■ **EXERCISE OBJECTIVE**
Copy out the lines from the line with "City Crimes; or Life in New York and Boston" to the line with "La Revue dessinée n°46 von REVUE DESSINEE", unchanged and nothing else.

■ **DATA FOR THE TASK**
----

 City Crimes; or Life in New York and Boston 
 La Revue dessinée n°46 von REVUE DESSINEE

----

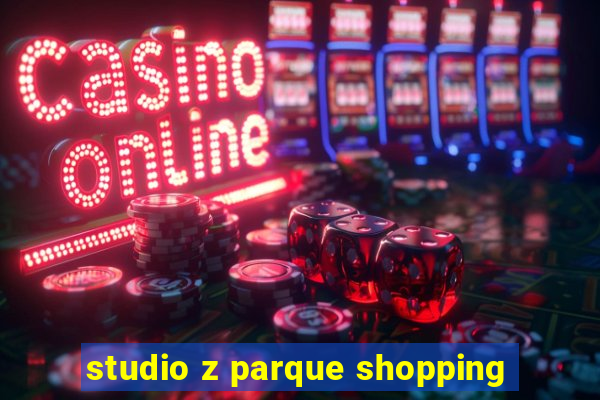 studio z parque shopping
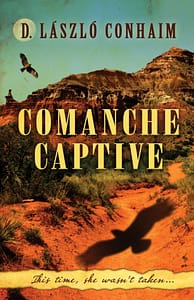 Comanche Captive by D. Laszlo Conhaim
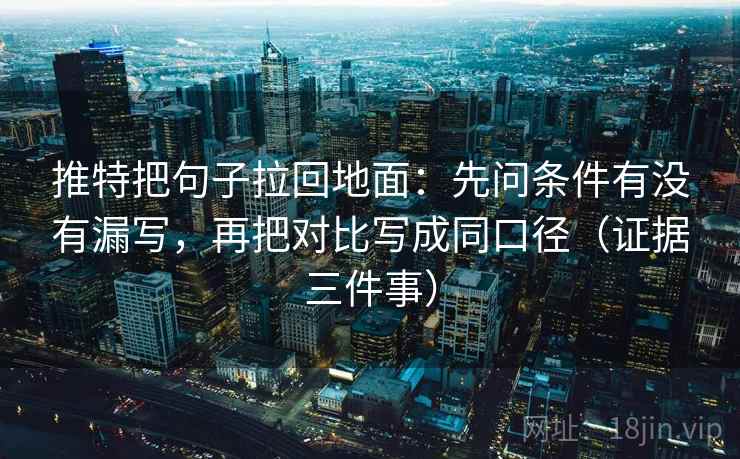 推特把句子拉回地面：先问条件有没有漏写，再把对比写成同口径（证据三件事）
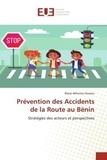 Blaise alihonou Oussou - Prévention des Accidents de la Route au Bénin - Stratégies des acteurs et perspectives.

----

■ **RESPONSE TO THE EXERCISE**
 City Crimes; or Life in New York and Boston 
 La Revue dessinée n°46 von REVUE DESSINEE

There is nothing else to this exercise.